Moderator(s): A. Huysseune & A. Tucker
PHA4-1  4:30 pm  Neural crest-pharyngeal interactions that underlie the evolution of jaw size. Fish JL, University of Massachusetts Lowell; Vavrušová Z, University of California San Francisco; Chakrabarti D, University of Massachusetts Lowell; Gambino K, University of Massachusetts Lowell; Rose N, University of California San Francisco; Schneider RA*, University of California San Francisco
Abstract: The evolutionary success of vertebrates is due in large part to variation in jaw size. Developmental mechanisms that generate species-specific differences in jaw size involve neural crest mesenchyme (NCM), which is the progenitor population that migrates into the mandibular arch and forms the jaw skeleton.
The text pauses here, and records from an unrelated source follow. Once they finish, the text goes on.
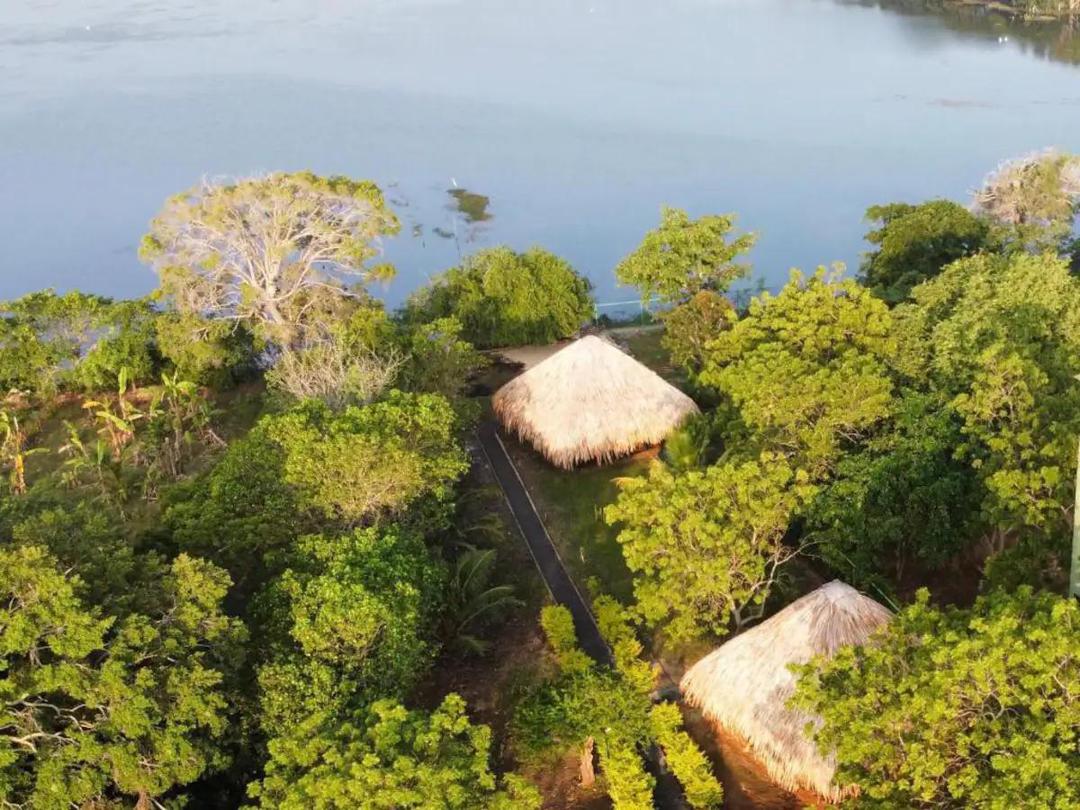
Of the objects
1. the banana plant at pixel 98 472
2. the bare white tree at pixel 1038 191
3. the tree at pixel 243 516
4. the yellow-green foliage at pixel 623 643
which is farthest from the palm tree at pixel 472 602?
the bare white tree at pixel 1038 191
In particular, precisely timed interactions between NCM and pharyngeal endoderm facilitate the patterned outgrowth of the mandibular arch, and these interactions are mediated by the Sonic Hedgehog (SHH) signaling pathway. We hypothesize that the species-specific response of NCM to Shh expression in pharyngeal endoderm can alter the proliferation and differentiation of skeletal precursor cells, and ultimately lead to evolutionary variation in jaw size. We test our hypothesis by examining expression of members and targets of the SHH pathway qualitatively and quantitatively on the mRNA and protein levels in quail and duck embryos, which are two birds with distinct jaw sizes. We also analyze the cell cycle and proliferation dynamics since these are known to be closely tied to SHH signaling. Our results reveal species-specific levels of expression and differential responses to SHH signaling in quail versus duck. When we make chimeric "quck" by transplanting NCM from quail to duck, we find that donor NCM maintains its quail-like expression in duck hosts and gives rise to shorter, quail-like jaws. Overall, these experiments reveal that species-specific differences in SHH signaling are intrinsic to, and mediated by NCM, and that developmental changes to the SHH pathway in NCM may modulate jaw size during evolution. Funded in part, by NIDCR R01 DE016402 to R.A.S.